WORK REQUIRED -
Could you print, word for word, the stretch of the overdose death report from "o Heroin related" through "of illicit opioids."?

STUDY TEXT -
Increase Fueled by Synthetic Opioids

 

The Centers for Disease Control and Prevention (CDC) released a report today that takes a deeper look at 2016 drug overdose death data showing how the problem is increasing across several demographics and spreading geographically in the U.S. The report found that deaths increased in all categories of drugs examined for men and women, people ages 15 and older, all races and ethnicities, and across all levels of urbanization.

 

Data analyzed reaffirm increases in drug overdose deaths are driven in large part by continued sharp increases in deaths involving synthetic opioids other than methadone, such as illicitly manufactured fentanyl (IMF). Drug overdoses killed 63,632 Americans in 2016, and nearly two-thirds of those deaths (66%) involved a prescription or illicit opioid.

 

The analysis of data from 31 states (and Washington, D.C.) from 2015 to 2016 showed:

· The largest increase in opioid overdose death rates was in males between the ages of 25-44.

· Overall drug overdose death rates increased by 21.5%

o Synthetic opioids (other than methadone) related overdose death rate more than doubled –

likely driven by IMF

o Prescription opioid related overdose death rate increased by 10.6%

o Heroin related overdose death rate increased by 19.5%

· Death rates from overdoses involving synthetic opioids increased in 21 states, with 10 states doubling their rates from 2015 to 2016.

 

CDC’s Overdose Prevention in States initiatives include: funding for state-level public health efforts in 45 states and Washington, D.C., providing states with resources to prevent opioid misuse and overdose by tracking and monitoring the epidemic, helping states scale up effective programs, and equipping health care providers with tools and guidance needed to make informed clinical decisions. CDC is also working with High Intensity Drug Trafficking Areas (HIDTA) on the Heroin Response Strategy to increase uptake of community interventions that address the impact of illicit opioids.

DATA -
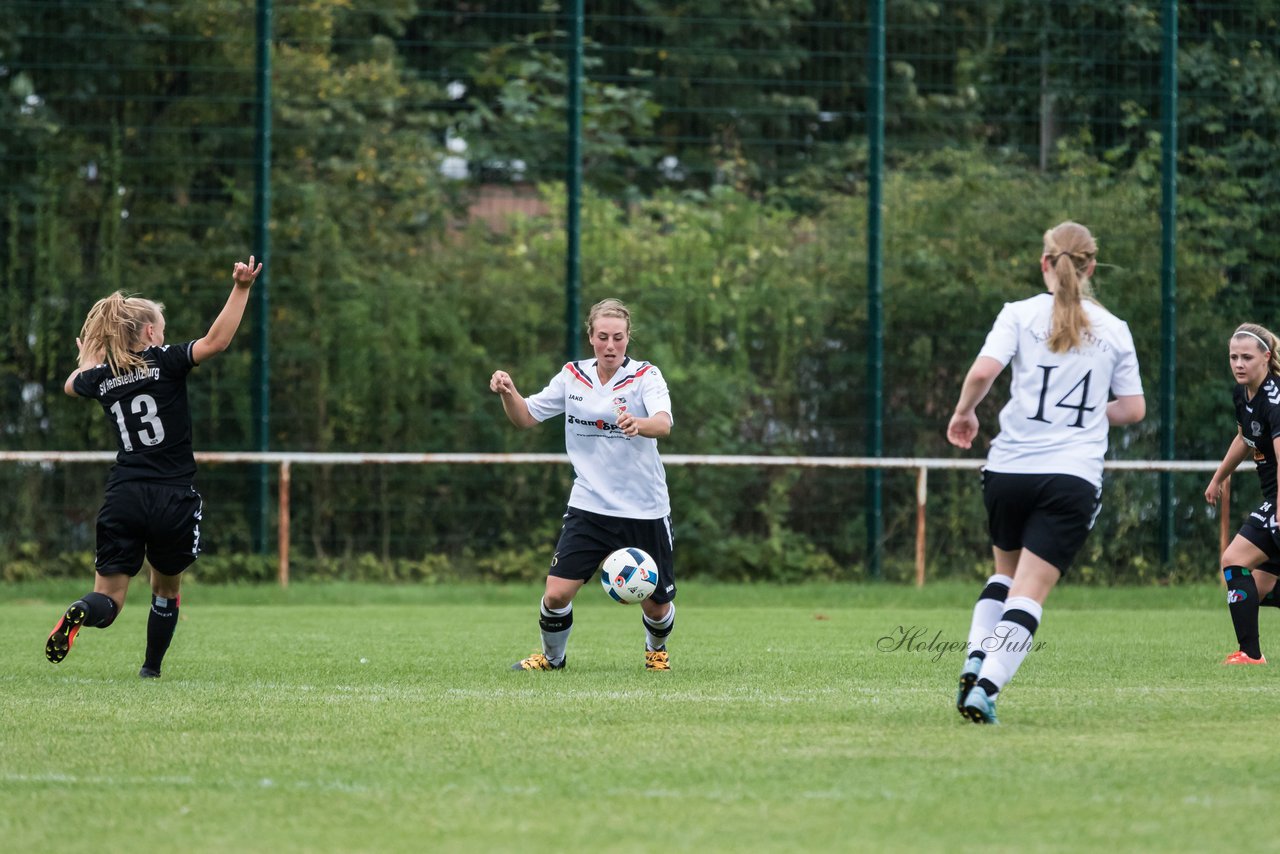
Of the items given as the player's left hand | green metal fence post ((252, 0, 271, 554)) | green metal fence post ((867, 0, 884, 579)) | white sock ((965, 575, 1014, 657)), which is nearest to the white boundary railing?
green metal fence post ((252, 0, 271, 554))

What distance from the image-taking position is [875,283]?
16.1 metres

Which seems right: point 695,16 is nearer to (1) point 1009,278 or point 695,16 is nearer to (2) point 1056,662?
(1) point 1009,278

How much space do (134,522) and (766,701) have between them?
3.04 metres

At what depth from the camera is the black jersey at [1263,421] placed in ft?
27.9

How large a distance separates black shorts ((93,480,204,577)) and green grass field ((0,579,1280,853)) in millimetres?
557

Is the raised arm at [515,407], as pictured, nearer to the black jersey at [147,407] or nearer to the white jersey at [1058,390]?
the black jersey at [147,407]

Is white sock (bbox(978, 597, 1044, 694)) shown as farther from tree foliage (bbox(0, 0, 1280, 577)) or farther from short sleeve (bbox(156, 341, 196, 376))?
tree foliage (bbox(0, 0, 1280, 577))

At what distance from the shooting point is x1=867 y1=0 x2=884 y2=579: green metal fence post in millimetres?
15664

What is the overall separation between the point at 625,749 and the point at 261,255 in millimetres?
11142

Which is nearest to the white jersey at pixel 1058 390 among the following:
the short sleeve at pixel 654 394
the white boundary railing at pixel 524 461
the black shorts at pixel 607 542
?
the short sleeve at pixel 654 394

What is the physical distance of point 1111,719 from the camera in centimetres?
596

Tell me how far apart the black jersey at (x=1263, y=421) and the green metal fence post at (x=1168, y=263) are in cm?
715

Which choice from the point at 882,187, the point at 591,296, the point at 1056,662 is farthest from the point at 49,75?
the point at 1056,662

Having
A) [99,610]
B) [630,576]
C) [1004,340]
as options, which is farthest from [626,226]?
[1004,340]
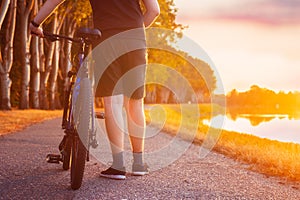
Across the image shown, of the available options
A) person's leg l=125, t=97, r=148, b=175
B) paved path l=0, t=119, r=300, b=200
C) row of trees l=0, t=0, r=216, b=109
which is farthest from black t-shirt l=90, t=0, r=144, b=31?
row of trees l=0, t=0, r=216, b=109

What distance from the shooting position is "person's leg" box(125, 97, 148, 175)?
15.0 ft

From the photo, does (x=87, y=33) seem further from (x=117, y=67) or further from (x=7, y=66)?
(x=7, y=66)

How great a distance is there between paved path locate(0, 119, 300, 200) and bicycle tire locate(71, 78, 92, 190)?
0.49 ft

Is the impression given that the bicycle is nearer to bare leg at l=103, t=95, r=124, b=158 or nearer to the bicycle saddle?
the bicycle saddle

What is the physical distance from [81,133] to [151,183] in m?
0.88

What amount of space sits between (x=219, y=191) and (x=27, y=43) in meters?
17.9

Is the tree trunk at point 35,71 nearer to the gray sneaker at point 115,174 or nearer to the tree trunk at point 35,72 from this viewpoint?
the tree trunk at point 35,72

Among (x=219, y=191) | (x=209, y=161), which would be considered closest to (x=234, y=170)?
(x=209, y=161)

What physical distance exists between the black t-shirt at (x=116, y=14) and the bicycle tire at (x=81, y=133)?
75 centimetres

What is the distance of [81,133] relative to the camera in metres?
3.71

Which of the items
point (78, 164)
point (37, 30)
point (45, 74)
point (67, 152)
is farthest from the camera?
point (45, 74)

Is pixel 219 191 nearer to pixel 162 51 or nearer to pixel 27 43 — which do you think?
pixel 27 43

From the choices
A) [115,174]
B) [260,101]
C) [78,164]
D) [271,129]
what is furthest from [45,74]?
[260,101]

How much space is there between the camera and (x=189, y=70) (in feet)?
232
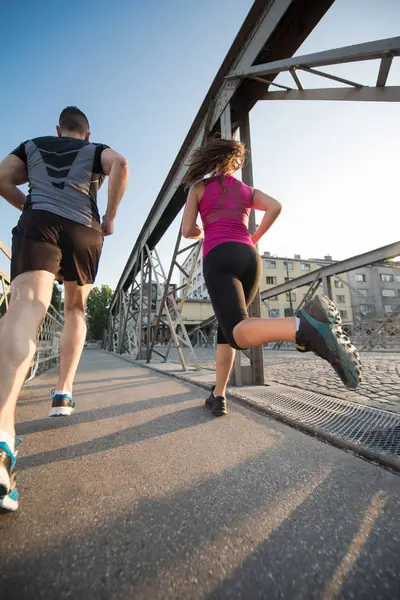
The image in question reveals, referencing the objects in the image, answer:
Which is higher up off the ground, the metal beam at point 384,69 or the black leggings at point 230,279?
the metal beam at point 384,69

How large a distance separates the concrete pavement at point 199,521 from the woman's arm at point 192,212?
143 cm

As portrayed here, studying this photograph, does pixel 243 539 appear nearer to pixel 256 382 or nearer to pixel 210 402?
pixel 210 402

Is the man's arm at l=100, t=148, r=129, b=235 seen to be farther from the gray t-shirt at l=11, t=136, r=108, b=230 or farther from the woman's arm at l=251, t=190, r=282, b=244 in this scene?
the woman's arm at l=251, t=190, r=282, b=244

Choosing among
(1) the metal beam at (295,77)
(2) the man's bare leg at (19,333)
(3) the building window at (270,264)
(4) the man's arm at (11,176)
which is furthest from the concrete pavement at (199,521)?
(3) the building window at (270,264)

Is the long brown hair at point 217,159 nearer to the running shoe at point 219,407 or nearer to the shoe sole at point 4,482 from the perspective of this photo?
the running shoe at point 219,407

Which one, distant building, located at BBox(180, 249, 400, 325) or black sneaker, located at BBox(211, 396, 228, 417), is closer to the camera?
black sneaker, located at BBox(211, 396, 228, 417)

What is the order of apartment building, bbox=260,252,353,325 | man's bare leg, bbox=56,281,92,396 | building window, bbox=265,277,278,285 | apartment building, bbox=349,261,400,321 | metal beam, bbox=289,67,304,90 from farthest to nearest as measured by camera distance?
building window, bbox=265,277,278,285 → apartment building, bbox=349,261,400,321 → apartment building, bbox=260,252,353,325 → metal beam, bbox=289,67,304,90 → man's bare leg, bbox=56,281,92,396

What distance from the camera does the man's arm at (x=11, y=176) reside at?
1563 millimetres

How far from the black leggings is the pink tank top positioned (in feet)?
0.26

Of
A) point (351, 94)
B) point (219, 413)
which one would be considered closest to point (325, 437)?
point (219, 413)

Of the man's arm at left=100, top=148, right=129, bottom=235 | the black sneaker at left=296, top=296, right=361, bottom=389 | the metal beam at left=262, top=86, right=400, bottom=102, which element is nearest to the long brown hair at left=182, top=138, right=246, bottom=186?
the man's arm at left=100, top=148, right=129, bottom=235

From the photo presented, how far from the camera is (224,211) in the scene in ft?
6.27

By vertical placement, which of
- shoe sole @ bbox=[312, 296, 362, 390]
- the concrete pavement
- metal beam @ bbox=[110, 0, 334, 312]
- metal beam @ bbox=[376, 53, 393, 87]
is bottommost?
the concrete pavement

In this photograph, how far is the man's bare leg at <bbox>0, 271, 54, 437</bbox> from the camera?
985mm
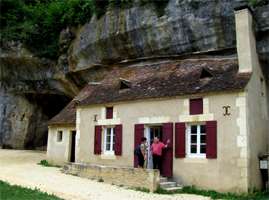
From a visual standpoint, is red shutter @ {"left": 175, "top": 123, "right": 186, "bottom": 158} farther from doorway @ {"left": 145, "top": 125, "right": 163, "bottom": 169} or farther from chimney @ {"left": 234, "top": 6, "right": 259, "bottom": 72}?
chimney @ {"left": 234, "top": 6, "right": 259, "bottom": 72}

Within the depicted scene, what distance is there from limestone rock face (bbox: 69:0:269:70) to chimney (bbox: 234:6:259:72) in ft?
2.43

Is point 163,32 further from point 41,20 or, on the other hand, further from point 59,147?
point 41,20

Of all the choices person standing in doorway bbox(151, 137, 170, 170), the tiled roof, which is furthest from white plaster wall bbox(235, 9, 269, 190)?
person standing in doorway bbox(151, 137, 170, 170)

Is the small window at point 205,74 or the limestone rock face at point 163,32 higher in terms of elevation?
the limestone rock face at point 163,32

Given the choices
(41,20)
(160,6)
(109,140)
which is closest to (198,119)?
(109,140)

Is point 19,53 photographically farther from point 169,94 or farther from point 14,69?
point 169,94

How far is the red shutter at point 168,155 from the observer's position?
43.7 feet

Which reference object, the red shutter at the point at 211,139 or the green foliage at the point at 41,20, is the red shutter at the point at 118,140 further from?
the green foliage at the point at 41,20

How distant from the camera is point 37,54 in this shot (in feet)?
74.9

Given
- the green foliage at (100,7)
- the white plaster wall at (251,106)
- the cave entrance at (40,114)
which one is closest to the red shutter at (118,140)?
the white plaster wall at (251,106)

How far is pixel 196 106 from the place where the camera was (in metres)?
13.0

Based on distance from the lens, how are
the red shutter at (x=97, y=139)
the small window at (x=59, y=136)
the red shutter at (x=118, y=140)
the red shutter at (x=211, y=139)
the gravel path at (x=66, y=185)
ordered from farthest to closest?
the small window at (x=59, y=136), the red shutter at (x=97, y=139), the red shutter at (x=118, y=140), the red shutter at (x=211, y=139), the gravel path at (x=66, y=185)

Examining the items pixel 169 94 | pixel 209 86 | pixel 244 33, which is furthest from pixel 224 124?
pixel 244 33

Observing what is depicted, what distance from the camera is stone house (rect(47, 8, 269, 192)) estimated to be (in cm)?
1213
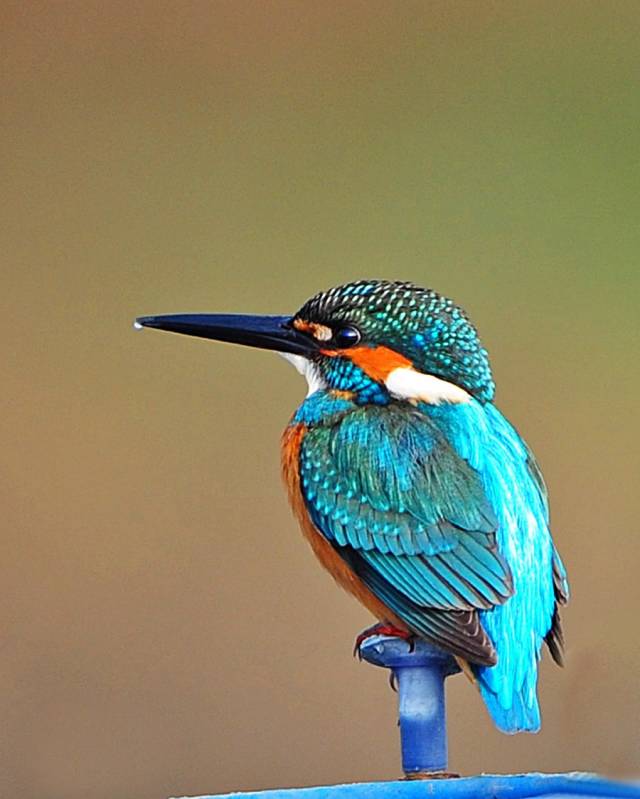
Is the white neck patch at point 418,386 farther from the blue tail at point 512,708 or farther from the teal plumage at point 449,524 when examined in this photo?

WRITTEN REPLY -
o Heroin related overdose death rate increased by 19.5%

· Death rates from overdoses involving synthetic opioids increased in 21 states, with 10 states doubling their rates from 2015 to 2016.

 

CDC’s Overdose Prevention in States initiatives include: funding for state-level public health efforts in 45 states and Washington, D.C., providing states with resources to prevent opioid misuse and overdose by tracking and monitoring the epidemic, helping states scale up effective programs, and equipping health care providers with tools and guidance needed to make informed clinical decisions. CDC is also working with High Intensity Drug Trafficking Areas (HIDTA) on the Heroin Response Strategy to increase uptake of community interventions that address the impact of illicit opioids.